## [页面摘录]
==*==

配置模型

`ESM2DataConfig`

基类：DataConfig[ESMDataModule]

ESM2DataConfig 是用于设置 ESM2 预训练数据模块的配置类。

ESM2DataModule 实现了 ESM2 出版物中定义的面向集群的采样方法。

属性

名称	类型	描述
`train_cluster_path`	`路径`	训练集群数据的路径。
`train_database_path`	`路径`	训练数据库的路径。
`valid_cluster_path`	`路径`	验证集群数据的路径。
`valid_database_path`	`路径`	验证数据库的路径。
`micro_batch_size`	`int`	微批次的大小。默认为 8。
`result_dir`	`str`	用于存储结果的目录。默认为“./results”。
`min_seq_length`	`int`	最小序列长度。默认为 128。
`max_seq_length`	`int`	最大序列长度。默认为 128。
`random_mask_strategy`	`RandomMaskStrategy`	随机掩码策略。默认为 RandomMaskStrategy.ALL_TOKENS。
`num_dataset_workers`	`int`	数据集的工作线程数。默认为 0。

方法

名称	描述
`construct_data_module`	int) -> ESMDataModule：构建并返回具有提供的全局批次大小的 ESMDataModule 实例。

源代码位于 bionemo/esm2/run/config_models.py

class ESM2DataConfig(DataConfig[ESMDataModule]):
    """ESM2DataConfig is a configuration class for setting up the pre-training data module for ESM2.

    The ESM2DataModule implements the cluster oriented sampling method defined in the ESM2 publication.

    Attributes:
        train_cluster_path (Path): Path to the training cluster data.
        train_database_path (Path): Path to the training database.
        valid_cluster_path (Path): Path to the validation cluster data.

==*==

## [所给材料]
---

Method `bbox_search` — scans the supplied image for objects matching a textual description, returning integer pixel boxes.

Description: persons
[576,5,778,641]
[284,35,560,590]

==*==

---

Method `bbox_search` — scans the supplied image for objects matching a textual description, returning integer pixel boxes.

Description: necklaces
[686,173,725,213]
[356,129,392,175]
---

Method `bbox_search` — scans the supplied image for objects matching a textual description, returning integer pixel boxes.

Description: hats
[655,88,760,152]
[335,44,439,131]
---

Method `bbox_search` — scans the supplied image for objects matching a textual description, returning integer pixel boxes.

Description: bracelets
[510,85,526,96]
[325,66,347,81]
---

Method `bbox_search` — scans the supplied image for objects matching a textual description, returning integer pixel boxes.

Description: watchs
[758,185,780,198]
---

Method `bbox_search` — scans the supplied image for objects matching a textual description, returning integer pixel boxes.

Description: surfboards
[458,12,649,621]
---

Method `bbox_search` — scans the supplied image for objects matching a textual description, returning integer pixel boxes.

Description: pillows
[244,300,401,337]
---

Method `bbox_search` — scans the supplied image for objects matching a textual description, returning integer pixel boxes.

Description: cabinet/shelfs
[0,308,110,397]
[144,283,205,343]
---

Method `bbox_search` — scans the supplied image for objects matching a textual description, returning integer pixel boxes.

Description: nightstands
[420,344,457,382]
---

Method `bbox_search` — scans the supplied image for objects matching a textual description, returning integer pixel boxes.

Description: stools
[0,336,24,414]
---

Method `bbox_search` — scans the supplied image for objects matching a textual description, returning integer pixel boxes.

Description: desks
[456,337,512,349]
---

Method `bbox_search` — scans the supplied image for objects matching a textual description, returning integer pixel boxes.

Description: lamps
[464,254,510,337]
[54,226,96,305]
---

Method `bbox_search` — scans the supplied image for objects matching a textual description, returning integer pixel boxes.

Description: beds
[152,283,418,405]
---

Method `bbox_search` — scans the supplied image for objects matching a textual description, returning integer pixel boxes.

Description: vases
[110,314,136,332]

==*==

## [任务提示 1]
请把页面摘录里的这句话译成英文：“ESM2DataModule 实现了 ESM2 出版物中定义的面向集群的采样方法。”
## [任务提示 2]
照原文抄录页面摘录中的一段文字，从“The ESM2DataModule implements”开始，一直抄到“the training database.”。

## [练习结果 1]
The ESM2DataModule implements the cluster-oriented sampling method defined in the ESM2 publication.

## [练习结果 2]
The ESM2DataModule implements the cluster oriented sampling method defined in the ESM2 publication.

    Attributes:
        train_cluster_path (Path): Path to the training cluster data.
        train_database_path (Path): Path to the training database.